Fox, sporting the sleek fur of summer.
And defying a myth with every footstep. Long painted as a night-loving creature, foxes take a relaxed approach to the idea of ‘nocturnal’ – which is to say, they will be active whenever they feel like it. I’ve seen more foxes in sunshine than I can possibly recall, from the urban fringe to quieter corners in the countryside, the deserts of India to the boggy forests of the Canadian east.
In some seasons, being up in daylight is a real advantage. Field voles, which foxes are very fond of hunting, are more active during the day in frosty weather, and their predators follow suit. Other food sources like berries are of course available around the clock. There are subtle social pressures too; I’ve known several low-ranking foxes who visited gardens in daytime to avoid domineering peers. However, a sunny greenhouse roof is a quite sufficient excuse for most foxes to be visible in daylight.
And on an artistic note, day and night give different shows on the trailcam.

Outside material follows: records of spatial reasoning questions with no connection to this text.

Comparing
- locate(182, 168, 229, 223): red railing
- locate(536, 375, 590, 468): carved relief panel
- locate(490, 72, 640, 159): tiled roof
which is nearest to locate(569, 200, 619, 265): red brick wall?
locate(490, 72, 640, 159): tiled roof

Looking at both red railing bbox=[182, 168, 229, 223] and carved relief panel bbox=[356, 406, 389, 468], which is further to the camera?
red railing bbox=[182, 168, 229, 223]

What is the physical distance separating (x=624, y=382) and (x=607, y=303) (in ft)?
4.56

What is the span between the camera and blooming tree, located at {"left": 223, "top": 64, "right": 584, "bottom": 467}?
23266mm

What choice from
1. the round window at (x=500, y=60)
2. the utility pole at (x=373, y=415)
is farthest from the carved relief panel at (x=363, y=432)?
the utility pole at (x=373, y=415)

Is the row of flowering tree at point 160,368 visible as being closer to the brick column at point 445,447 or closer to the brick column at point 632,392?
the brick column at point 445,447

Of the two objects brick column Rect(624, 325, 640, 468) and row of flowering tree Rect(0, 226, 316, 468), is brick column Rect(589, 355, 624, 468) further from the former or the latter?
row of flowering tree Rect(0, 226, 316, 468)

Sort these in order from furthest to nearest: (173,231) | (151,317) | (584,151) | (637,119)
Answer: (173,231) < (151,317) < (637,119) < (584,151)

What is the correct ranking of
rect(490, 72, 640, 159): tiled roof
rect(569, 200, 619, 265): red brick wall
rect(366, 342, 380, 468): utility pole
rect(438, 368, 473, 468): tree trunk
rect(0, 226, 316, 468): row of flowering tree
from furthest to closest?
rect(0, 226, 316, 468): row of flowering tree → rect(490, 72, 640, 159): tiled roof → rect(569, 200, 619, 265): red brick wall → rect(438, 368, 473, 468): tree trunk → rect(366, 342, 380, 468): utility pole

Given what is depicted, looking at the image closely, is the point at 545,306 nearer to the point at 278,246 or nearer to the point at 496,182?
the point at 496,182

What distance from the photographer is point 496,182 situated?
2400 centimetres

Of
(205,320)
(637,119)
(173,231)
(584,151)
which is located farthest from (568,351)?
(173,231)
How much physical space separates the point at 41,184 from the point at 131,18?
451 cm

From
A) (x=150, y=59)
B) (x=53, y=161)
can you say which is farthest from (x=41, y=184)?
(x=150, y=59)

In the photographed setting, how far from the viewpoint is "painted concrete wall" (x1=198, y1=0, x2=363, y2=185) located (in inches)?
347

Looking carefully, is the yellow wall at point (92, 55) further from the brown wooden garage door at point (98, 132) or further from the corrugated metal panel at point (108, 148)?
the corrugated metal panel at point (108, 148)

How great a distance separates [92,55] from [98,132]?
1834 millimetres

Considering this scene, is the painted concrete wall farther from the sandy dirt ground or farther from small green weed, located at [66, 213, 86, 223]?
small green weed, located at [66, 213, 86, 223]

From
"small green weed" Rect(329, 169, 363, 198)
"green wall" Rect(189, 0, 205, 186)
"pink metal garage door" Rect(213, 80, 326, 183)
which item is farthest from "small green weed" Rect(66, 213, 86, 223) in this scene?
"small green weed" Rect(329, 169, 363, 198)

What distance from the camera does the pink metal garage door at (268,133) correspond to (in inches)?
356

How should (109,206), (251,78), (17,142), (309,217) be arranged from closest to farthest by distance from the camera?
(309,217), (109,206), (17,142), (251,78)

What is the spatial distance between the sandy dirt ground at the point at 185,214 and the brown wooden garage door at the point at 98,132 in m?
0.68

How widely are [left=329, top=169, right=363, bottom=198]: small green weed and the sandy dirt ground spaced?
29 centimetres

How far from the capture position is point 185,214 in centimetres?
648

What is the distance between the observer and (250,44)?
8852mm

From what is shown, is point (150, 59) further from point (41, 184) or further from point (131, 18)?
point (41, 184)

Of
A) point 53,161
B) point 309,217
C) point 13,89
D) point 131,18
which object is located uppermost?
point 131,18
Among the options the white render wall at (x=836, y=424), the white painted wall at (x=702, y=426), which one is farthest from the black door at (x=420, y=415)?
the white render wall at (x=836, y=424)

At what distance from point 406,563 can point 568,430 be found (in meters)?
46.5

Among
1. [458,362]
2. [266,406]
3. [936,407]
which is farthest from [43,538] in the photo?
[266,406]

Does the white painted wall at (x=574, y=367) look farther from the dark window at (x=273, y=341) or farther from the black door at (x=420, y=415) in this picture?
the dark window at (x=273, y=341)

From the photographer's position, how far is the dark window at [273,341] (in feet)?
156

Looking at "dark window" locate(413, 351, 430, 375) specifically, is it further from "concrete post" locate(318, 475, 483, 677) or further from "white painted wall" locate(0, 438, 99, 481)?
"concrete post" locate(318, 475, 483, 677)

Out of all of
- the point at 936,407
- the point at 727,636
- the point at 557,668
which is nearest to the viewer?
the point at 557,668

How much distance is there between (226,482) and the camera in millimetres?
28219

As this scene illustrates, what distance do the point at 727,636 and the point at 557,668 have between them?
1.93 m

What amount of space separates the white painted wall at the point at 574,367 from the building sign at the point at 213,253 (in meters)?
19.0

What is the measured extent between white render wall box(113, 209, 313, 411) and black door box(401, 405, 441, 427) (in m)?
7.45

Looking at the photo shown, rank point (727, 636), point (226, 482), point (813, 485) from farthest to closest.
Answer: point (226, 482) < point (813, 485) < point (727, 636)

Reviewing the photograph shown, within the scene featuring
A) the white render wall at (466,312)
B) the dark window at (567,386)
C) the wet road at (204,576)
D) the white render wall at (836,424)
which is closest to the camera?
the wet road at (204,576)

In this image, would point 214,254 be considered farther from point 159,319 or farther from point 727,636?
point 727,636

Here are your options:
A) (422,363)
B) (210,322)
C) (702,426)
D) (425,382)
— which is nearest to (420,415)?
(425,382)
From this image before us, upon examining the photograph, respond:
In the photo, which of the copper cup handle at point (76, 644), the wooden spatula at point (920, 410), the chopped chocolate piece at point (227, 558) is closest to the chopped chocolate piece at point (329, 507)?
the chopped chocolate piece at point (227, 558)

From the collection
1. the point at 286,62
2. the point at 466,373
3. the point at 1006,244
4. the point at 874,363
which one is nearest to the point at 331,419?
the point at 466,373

Badgers are a different matter. They embody dusk; only rarely I have seen them leave the vicinity of their sett before it, and then in circumstances far removed from the easy mood of a diurnal fox – looking for food in extreme drought, or on the run from other badgers. I’m pleased that the badgers in the wood have been coping with the extreme weather, and as you can see, no leaf cover will stop them extracting their invertebrate prey.
As for the roe deer: in quiet corners, they too can be found at any hour. Admittedly not usually this close.